• _EXERCISE TASK_:
Show each line of the records that contains the word "pixel".

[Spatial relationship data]
· · · ·

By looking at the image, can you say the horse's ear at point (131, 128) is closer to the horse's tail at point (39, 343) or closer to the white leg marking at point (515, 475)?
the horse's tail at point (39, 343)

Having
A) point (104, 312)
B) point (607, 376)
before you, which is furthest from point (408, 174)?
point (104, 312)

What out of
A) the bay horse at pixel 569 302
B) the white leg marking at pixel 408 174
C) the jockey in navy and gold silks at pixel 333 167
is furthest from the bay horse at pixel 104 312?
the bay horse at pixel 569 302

· · · ·

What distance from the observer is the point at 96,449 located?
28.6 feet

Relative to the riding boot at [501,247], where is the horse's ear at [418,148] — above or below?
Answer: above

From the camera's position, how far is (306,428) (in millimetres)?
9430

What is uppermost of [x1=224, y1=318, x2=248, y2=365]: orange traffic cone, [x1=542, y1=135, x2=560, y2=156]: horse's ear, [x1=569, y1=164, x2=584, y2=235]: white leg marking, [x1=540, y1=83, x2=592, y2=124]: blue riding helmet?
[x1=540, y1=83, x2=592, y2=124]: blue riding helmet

· · · ·

• _RESPONSE FOR THIS EXERCISE_:
A) the bay horse at pixel 569 302
B) the white leg marking at pixel 408 174
C) the jockey in navy and gold silks at pixel 333 167
is furthest from the bay horse at pixel 104 312?
the bay horse at pixel 569 302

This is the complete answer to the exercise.